**TASK DETAILS**
Look through the data below and extract, unchanged, the lines from the one that contains "[camera-trap image, curated labels]" to the one that contains "A: Cervus elaphus (red deer).", both included.

**SOURCE MATERIAL**
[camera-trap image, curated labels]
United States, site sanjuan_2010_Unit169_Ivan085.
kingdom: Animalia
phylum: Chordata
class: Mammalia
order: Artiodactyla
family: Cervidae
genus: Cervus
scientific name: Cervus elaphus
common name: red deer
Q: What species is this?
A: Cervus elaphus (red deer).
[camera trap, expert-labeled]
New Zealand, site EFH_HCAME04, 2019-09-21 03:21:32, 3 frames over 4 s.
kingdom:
--
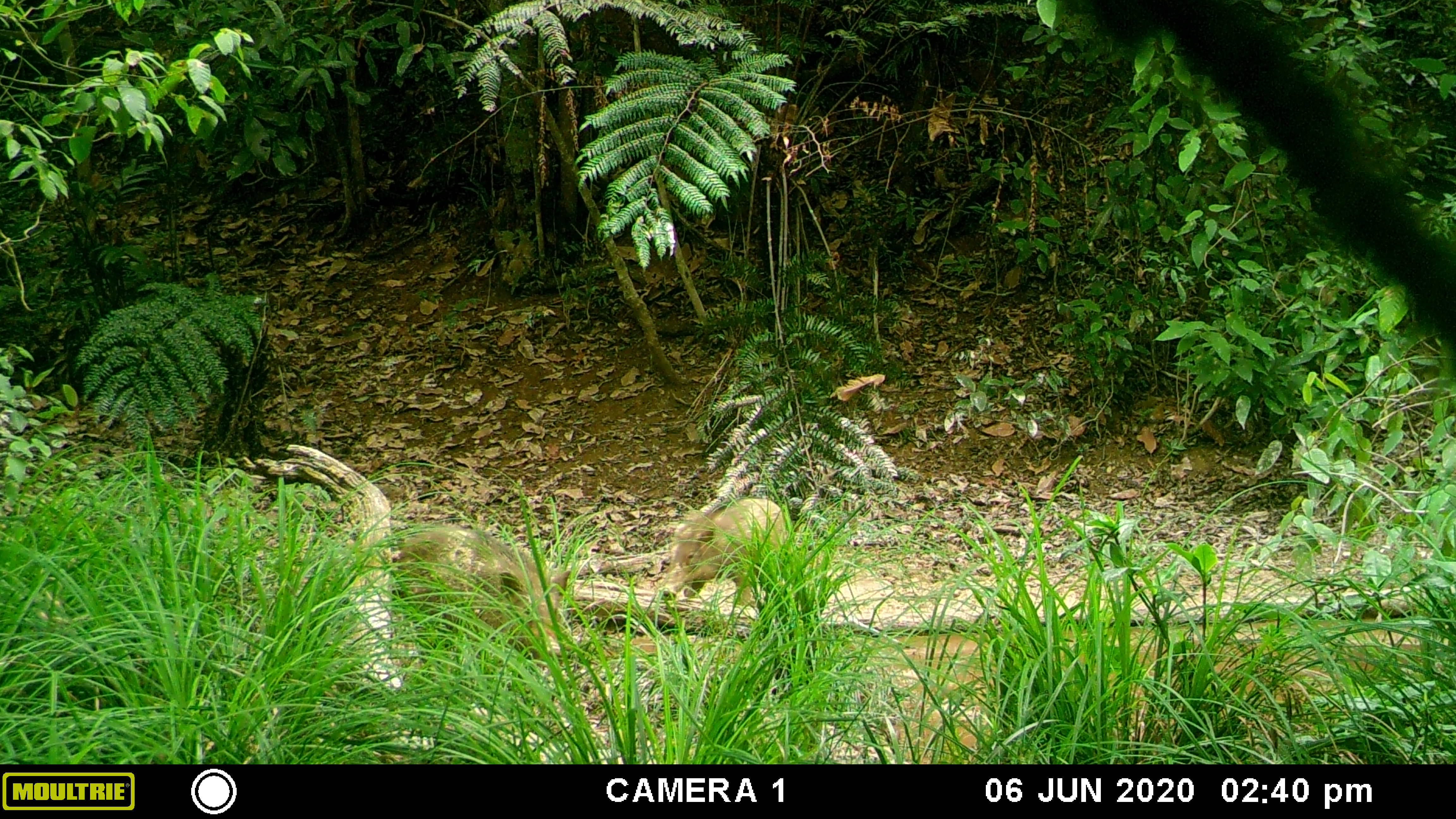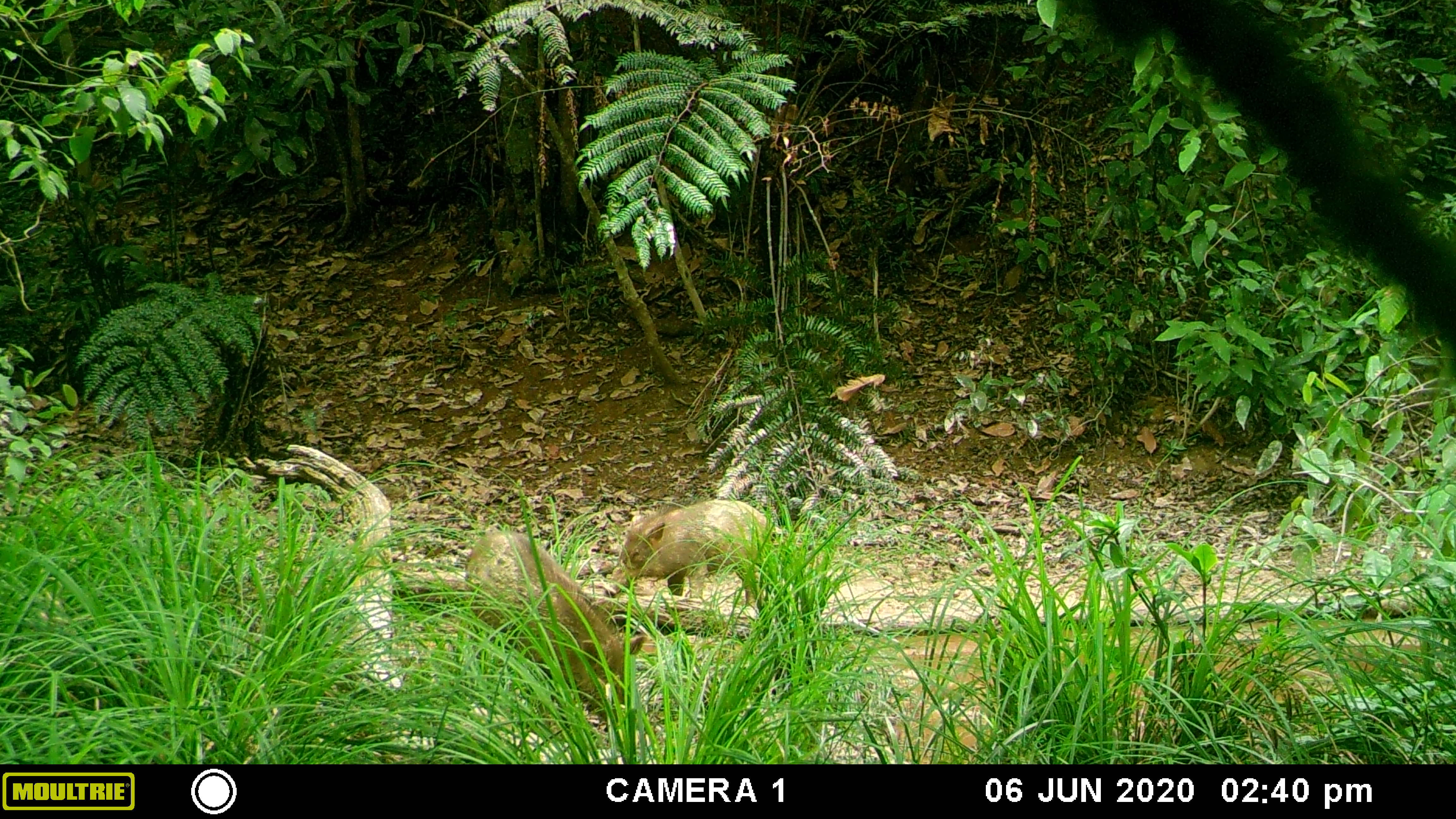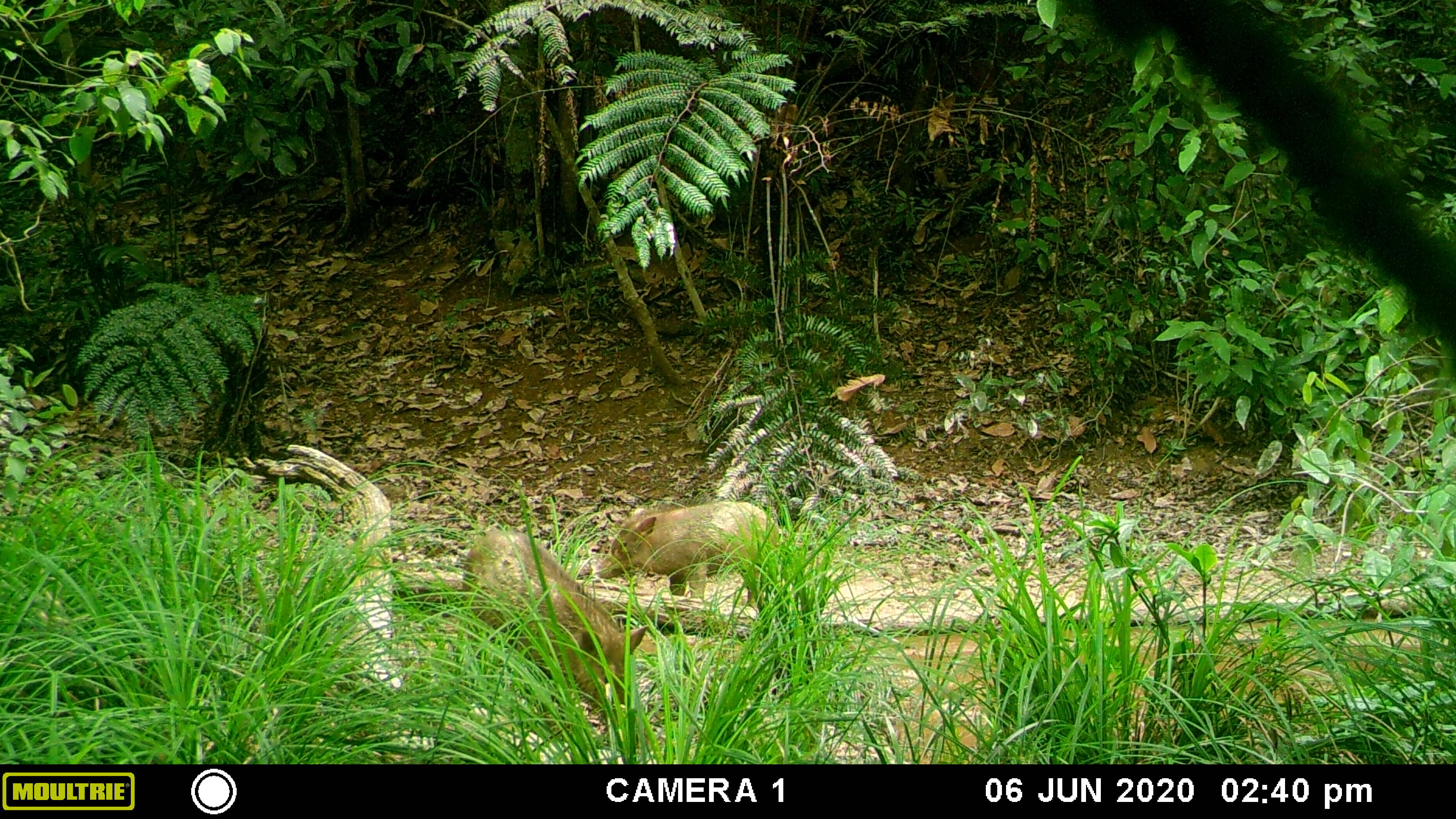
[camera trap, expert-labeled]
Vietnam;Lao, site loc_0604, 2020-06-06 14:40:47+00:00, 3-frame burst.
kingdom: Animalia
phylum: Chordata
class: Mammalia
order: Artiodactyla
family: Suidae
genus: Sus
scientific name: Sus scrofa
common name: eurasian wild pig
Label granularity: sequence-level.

**EXERCISE ANSWER**
[camera-trap image, curated labels]
United States, site sanjuan_2010_Unit169_Ivan085.
kingdom: Animalia
phylum: Chordata
class: Mammalia
order: Artiodactyla
family: Cervidae
genus: Cervus
scientific name: Cervus elaphus
common name: red deer
Q: What species is this?
A: Cervus elaphus (red deer).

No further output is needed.